* **WHAT IS NEEDED**
Copy each line below in which the string "resistance" appears.

* **THE DATA**
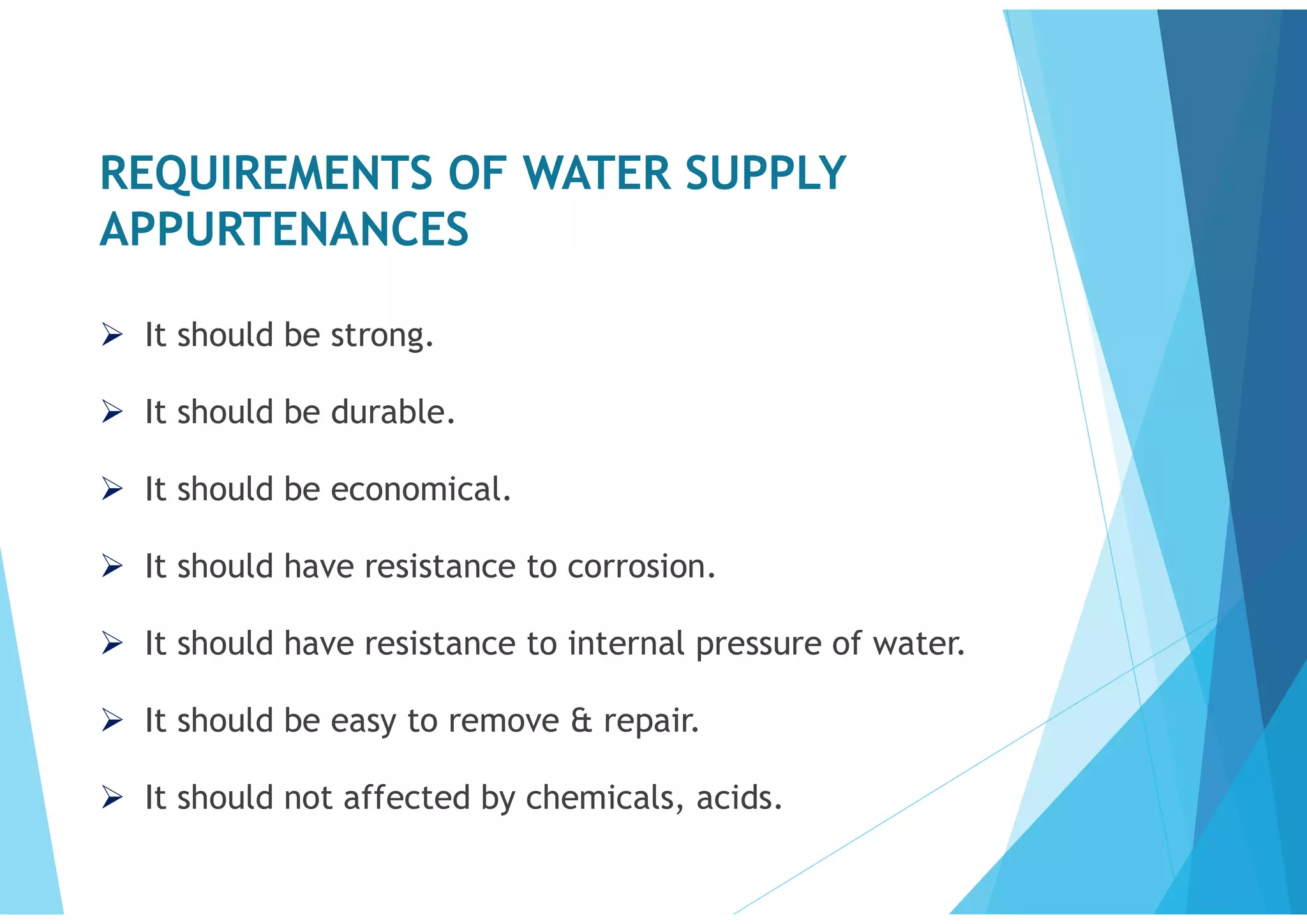 REQUIREMENTS OF WATER SUPPLY APPURTENANCES

➢ It should be strong.

➢ It should be durable.

➢ It should be economical.

➢ It should have resistance to corrosion.

➢ It should have resistance to internal pressure of water.

➢ It should be easy to remove & repair.

➢ It should not affected by chemicals, acids.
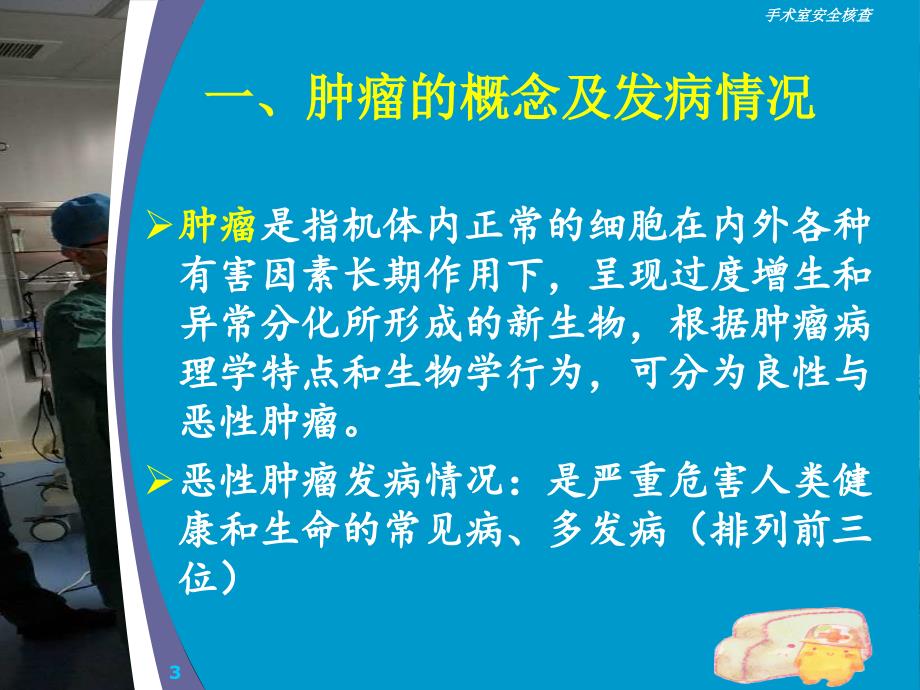 手术室安全核查

一、肿瘤的概念及发病情况

➢肿瘤是指机体内正常的细胞在内外各种有害因素长期作用下，呈现过度增生和异常分化所形成的新生物，根据肿瘤病理学特点和生物学行为，可分为良性与恶性肿瘤。

➢恶性肿瘤发病情况：是严重危害人类健康和生命的常见病、多发病（排列前三位）

3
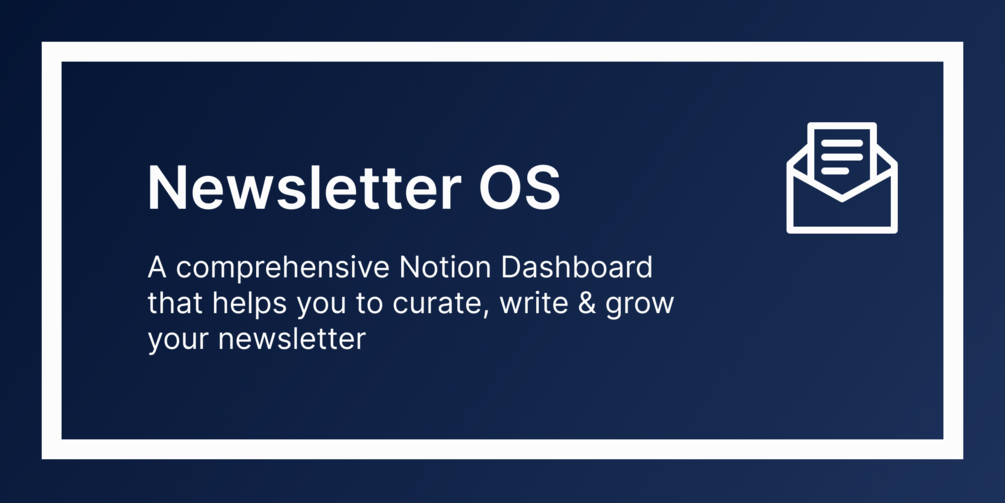 Newsletter OS

A comprehensive Notion Dashboard that helps you to curate, write & grow your newsletter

* **SOLUTION**
➢ It should have resistance to corrosion.
➢ It should have resistance to internal pressure of water.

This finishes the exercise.